The FINANCIAL — To improve its national wealth and the well-being of its citizens, Peru needs a concerted effort by the public and the private sectors in four areas, according to a new report by The Boston Consulting Group (BCG).
Furthermore, progress in these areas—expanding Peru’s economic diversification, building out critical infrastructure, increasing health care coverage, and improving education—must be broad-based and designed to reduce disparities across regions and socioeconomic groups. The report, Peru: Climbing the Andean Heights of Wealth and Well-Being, is being released on November 29.
BCG, which opened an office in Lima earlier in 2016, argues in the report that while Peru has had relatively high and stable economic growth and has converted its economic gains into improvements in well-being at a rate that is above the global average, the country still ranks only in the middle of nations globally on these important socioeconomic measures.
“Successful countries do a few things very well when it comes to sustainable development,” said Joaquín Valle del Olmo, a BCG partner and a coauthor of the report. “Perhaps most important, they prioritize aggressively, make smart investments in high-impact projects and initiatives, and ensure that government is a leader—not a follower—on economic and sustainability issues. These are powerful prescriptions for a country such as Peru, which is on the right track and making strong progress but needs to step up its efforts aggressively if it wants to move out of the middle of the pack and into the ranks of its more prosperous and productive peers.”

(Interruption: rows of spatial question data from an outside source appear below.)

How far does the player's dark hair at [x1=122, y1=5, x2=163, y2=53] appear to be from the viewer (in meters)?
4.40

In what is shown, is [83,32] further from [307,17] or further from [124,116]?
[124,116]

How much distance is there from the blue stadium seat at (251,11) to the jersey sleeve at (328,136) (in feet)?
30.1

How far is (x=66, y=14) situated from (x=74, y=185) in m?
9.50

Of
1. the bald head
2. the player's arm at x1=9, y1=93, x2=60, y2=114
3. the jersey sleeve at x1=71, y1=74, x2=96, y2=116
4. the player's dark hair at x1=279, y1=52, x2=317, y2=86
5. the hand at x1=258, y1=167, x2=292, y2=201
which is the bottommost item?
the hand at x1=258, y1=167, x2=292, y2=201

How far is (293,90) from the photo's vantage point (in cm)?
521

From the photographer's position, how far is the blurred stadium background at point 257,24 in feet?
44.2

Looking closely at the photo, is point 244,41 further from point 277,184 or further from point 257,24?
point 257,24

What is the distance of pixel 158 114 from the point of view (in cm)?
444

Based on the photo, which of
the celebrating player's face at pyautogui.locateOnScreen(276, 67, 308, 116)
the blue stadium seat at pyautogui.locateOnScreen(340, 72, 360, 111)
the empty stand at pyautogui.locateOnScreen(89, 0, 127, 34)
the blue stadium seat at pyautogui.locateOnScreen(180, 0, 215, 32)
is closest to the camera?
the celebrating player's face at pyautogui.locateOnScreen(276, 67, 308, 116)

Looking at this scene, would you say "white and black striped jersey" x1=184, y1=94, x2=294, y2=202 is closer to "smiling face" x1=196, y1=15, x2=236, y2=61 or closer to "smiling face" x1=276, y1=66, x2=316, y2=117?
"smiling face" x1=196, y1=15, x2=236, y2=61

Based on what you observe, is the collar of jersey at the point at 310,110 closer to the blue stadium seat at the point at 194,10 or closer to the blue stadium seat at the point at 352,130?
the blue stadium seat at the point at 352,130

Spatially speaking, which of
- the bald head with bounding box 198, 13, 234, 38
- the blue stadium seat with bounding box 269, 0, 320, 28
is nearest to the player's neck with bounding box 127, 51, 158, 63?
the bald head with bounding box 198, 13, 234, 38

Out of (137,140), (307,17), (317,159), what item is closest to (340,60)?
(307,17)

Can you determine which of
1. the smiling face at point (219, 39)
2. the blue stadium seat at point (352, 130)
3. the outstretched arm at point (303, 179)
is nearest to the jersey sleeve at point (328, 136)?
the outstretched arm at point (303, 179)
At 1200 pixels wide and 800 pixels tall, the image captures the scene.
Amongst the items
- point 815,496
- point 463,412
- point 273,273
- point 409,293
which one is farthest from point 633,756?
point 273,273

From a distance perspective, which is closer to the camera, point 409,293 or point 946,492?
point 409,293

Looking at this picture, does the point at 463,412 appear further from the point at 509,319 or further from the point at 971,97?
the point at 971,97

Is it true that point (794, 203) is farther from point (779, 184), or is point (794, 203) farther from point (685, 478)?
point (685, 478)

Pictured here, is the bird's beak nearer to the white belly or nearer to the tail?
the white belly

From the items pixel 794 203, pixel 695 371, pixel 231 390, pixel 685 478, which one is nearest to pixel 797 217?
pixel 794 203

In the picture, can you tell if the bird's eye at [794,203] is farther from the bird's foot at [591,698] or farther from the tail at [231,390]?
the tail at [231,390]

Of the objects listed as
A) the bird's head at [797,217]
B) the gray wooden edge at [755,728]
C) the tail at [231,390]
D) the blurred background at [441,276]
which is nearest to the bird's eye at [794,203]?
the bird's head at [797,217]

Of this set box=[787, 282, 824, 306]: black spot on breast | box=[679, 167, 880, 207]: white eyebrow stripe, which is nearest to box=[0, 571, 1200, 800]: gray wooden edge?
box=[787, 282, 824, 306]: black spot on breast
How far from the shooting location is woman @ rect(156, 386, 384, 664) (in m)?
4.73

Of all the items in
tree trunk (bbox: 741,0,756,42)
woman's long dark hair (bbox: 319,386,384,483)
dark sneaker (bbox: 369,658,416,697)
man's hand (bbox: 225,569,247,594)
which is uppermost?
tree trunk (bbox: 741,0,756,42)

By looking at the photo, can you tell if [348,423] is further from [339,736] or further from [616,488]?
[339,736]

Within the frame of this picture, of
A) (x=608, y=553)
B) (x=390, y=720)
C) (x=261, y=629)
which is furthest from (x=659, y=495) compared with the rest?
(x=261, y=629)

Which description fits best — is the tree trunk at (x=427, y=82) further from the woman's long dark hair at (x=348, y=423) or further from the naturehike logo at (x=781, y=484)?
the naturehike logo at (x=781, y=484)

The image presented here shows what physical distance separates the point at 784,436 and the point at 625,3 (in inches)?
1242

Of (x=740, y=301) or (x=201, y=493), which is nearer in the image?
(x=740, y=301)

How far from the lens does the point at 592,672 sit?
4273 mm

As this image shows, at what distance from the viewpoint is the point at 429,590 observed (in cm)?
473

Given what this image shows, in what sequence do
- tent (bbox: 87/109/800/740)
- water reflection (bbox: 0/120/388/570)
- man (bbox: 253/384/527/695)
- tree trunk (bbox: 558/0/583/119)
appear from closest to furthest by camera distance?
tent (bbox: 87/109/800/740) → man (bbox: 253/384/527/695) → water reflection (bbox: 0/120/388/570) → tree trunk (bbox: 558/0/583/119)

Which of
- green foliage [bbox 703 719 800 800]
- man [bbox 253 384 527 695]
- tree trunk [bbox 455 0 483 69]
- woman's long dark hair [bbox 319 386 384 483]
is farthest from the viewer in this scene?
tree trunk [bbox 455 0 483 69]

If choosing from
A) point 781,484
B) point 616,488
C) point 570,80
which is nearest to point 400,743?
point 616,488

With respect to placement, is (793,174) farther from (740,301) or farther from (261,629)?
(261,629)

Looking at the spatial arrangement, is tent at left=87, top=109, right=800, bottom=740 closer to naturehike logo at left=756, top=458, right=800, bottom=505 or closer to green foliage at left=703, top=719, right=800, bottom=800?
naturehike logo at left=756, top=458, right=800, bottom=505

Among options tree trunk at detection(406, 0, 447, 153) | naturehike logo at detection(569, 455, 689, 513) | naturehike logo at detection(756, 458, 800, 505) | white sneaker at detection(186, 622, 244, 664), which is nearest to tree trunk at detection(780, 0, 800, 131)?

To help understand where Peru stands today and to develop recommendations on how the country can best move forward, BCG applied its Sustainable Economic Development Assessment (SEDA), a powerful diagnostic tool designed to provide government leaders with a perspective on the well-being of citizens, including how effectively their countries convert wealth, as measured by income levels, into well-being. This analysis helps countries set national priorities by pinpointing both the areas most in need of improvement and those in which improvement can have the biggest national impact.
The analysis found that Peru faces several structural economic issues. These include a highly centralized economy in which Lima accounts for a disproportionate share of economic activity; wide regional disparities in economic activity, growth, and well-being; insufficient economic diversification; exports that are heavily dependent on a few commodities, such as copper and silver; and a need to increase public revenue generation to avoid severe constraints in the government’s ability to fund the priority action plans that are critical to sustained, inclusive growth.

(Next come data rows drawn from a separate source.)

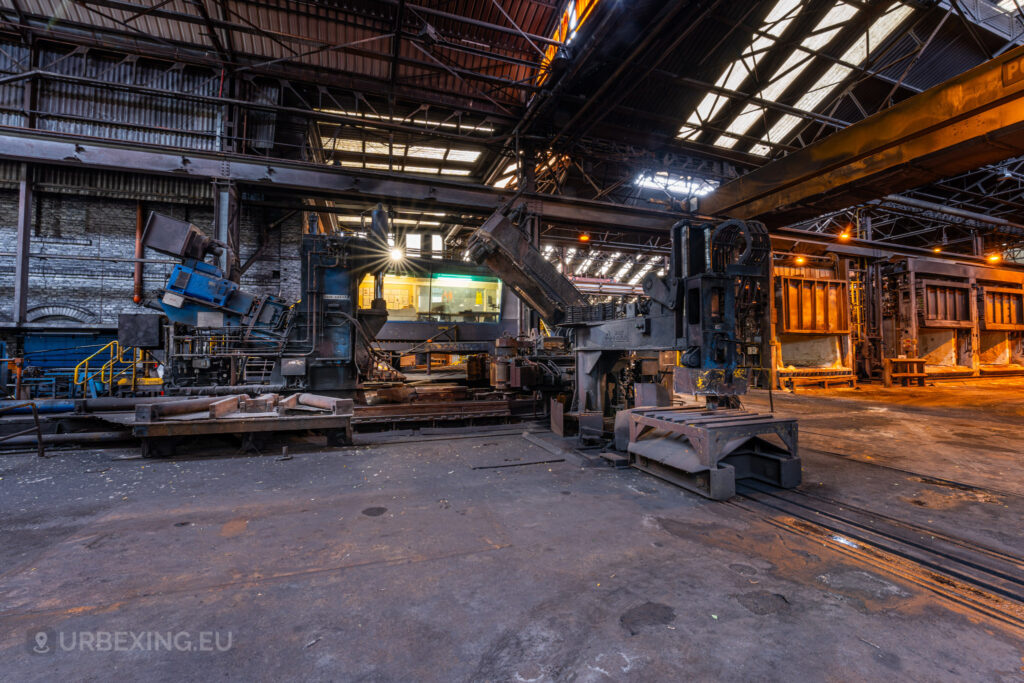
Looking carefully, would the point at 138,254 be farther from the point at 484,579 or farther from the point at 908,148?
the point at 908,148

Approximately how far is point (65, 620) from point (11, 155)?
13240 millimetres

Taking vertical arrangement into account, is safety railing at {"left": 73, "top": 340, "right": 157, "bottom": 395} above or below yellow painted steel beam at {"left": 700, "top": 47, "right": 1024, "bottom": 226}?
below

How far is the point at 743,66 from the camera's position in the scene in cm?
1157

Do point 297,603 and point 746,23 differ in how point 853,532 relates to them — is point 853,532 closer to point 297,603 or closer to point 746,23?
point 297,603

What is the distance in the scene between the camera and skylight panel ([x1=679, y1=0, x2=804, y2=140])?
9.92 meters

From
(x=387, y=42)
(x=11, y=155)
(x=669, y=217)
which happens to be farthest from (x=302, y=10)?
(x=669, y=217)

Part of the SEDA analysis involves a comparison of Peru’s circumstances with those of its peers, including other Latin American nations and countries with economies that have substantial mining sectors. This comparison highlights the need for Peru to take the following actions.
Promote the diversification of its economy by creating conditions in which new enterprises can thrive and existing enterprises can expand their range of activities and increase their productivity.
Develop a well-targeted, prioritized, and unified infrastructure plan to address the bottlenecks affecting specific industries and to improve connectivity among cities and mobility within them.
Increase the quality and delivery of health care by devoting additional resources to expand coverage and outreach and to enhance services and treatments.
Improve the educational system by paying particular attention to aligning educational content with employers’ evolving needs, updating infrastructure, and boosting teacher quality.
“Given that a new government is beginning its administration, setting priorities and strategies for the next five years, this is an opportune time for Peru to assess where it stands and to highlight the areas in which concerted effort to make improvements can have an outsize impact in converting the country’s increasing wealth into greater well-being,” said Jorge Becerra, a BCG senior partner and a coauthor of the report.